> **Exercise task**
Repeat all of the data below word for word, leaving the pictures out of your answer.

-- -- --

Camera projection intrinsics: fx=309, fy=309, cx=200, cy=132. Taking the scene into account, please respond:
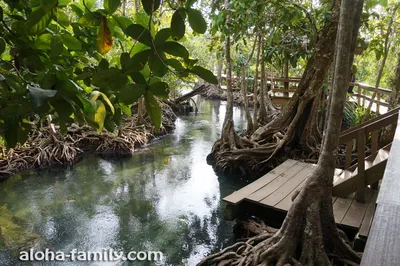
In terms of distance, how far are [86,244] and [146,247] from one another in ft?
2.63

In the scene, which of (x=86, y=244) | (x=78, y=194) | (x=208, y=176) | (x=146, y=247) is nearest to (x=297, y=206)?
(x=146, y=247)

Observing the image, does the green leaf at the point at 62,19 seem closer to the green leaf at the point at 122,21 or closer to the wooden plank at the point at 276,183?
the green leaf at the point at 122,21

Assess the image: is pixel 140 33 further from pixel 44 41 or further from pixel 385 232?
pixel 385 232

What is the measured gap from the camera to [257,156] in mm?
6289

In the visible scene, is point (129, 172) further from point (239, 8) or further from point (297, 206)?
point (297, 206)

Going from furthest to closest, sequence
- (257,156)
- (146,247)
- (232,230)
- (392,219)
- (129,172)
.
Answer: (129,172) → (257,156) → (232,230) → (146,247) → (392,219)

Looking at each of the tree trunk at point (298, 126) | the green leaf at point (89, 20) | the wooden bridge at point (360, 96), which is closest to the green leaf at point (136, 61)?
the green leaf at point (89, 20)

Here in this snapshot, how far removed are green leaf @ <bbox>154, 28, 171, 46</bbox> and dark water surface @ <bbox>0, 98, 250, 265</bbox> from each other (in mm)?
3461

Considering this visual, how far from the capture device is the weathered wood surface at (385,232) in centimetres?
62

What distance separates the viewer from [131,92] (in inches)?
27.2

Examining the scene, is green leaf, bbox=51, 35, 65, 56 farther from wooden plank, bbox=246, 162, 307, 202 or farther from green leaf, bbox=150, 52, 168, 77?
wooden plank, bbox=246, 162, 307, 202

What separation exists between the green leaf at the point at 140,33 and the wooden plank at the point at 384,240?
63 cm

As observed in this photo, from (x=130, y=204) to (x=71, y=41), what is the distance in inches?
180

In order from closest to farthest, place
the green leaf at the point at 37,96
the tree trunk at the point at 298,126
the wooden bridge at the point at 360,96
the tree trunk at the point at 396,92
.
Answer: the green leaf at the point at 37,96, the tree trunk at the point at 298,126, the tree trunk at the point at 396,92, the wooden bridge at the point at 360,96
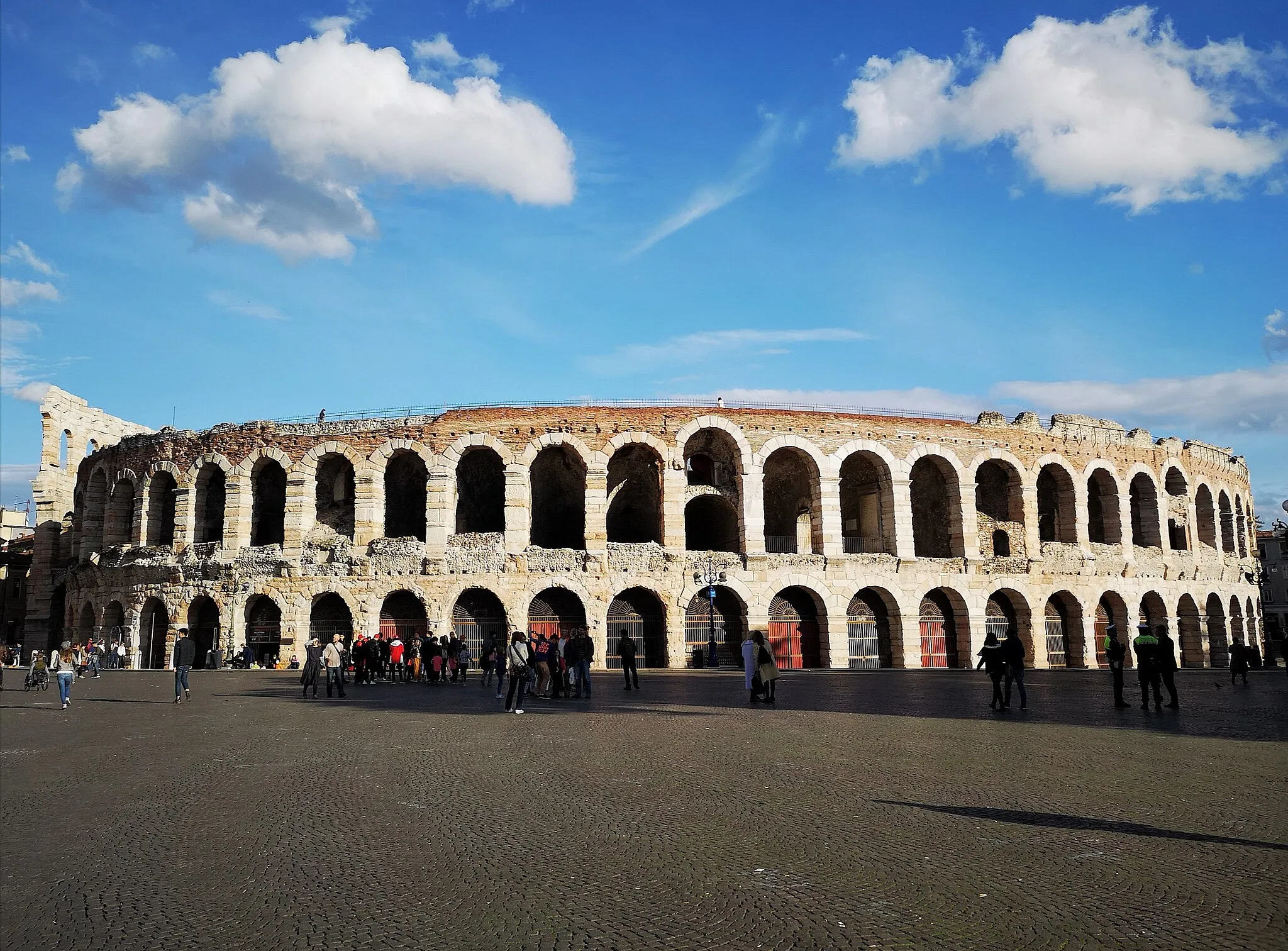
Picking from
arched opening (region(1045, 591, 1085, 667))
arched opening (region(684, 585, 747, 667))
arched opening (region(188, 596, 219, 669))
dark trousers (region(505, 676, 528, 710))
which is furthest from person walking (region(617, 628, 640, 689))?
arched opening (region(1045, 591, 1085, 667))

-- -- --

> **The reply**
Camera projection intrinsics: fx=309, fy=309, cx=200, cy=132. Taking the scene into account, please respond:
In terms of distance, how far are [86,244] and [146,247] from one another in ft?
2.63

In the scene, which of (x=86, y=244) | (x=78, y=194) | (x=208, y=176) | (x=146, y=247) is nearest to (x=297, y=206)?
(x=146, y=247)

Observing the image, does the green leaf at the point at 62,19 seem closer to the green leaf at the point at 122,21 or closer to the wooden plank at the point at 276,183?
the green leaf at the point at 122,21

Assess the image: is pixel 140 33 further from pixel 44 41 or further from pixel 385 232?
pixel 385 232

What is the measured gap from the camera to [257,156] in mm?
6289

In the visible scene, is point (129, 172) further from point (239, 8) or further from point (297, 206)?
point (297, 206)

Going from furthest to closest, sequence
- (257,156)
- (146,247)
- (232,230)
- (392,219)
- (129,172)
.
Answer: (129,172) → (257,156) → (232,230) → (146,247) → (392,219)

Looking at each of the tree trunk at point (298, 126) | the green leaf at point (89, 20) | the wooden bridge at point (360, 96), which is closest to the green leaf at point (136, 61)?
the green leaf at point (89, 20)

Here in this snapshot, how far removed are green leaf @ <bbox>154, 28, 171, 46</bbox> and dark water surface @ <bbox>0, 98, 250, 265</bbox> from each other (in mm)?
3461

Considering this visual, how far from the capture device is the weathered wood surface at (385,232) in centimetres?
62

What distance separates the viewer from [131,92] (in inches)?
27.2

Examining the scene, is green leaf, bbox=51, 35, 65, 56 farther from wooden plank, bbox=246, 162, 307, 202 or farther from green leaf, bbox=150, 52, 168, 77?
wooden plank, bbox=246, 162, 307, 202

What separation exists between the green leaf at the point at 140,33 and the wooden plank at the point at 384,240?
63 cm

As observed in this photo, from (x=130, y=204) to (x=71, y=41), what is the distance in inches?
180

In order from closest to farthest, place
the green leaf at the point at 37,96
the tree trunk at the point at 298,126
the wooden bridge at the point at 360,96
the tree trunk at the point at 396,92
.
Answer: the green leaf at the point at 37,96, the tree trunk at the point at 298,126, the tree trunk at the point at 396,92, the wooden bridge at the point at 360,96
Picking from
arched opening (region(1045, 591, 1085, 667))
arched opening (region(684, 585, 747, 667))
arched opening (region(188, 596, 219, 669))
dark trousers (region(505, 676, 528, 710))
which is furthest from person walking (region(617, 628, 640, 689))?
arched opening (region(1045, 591, 1085, 667))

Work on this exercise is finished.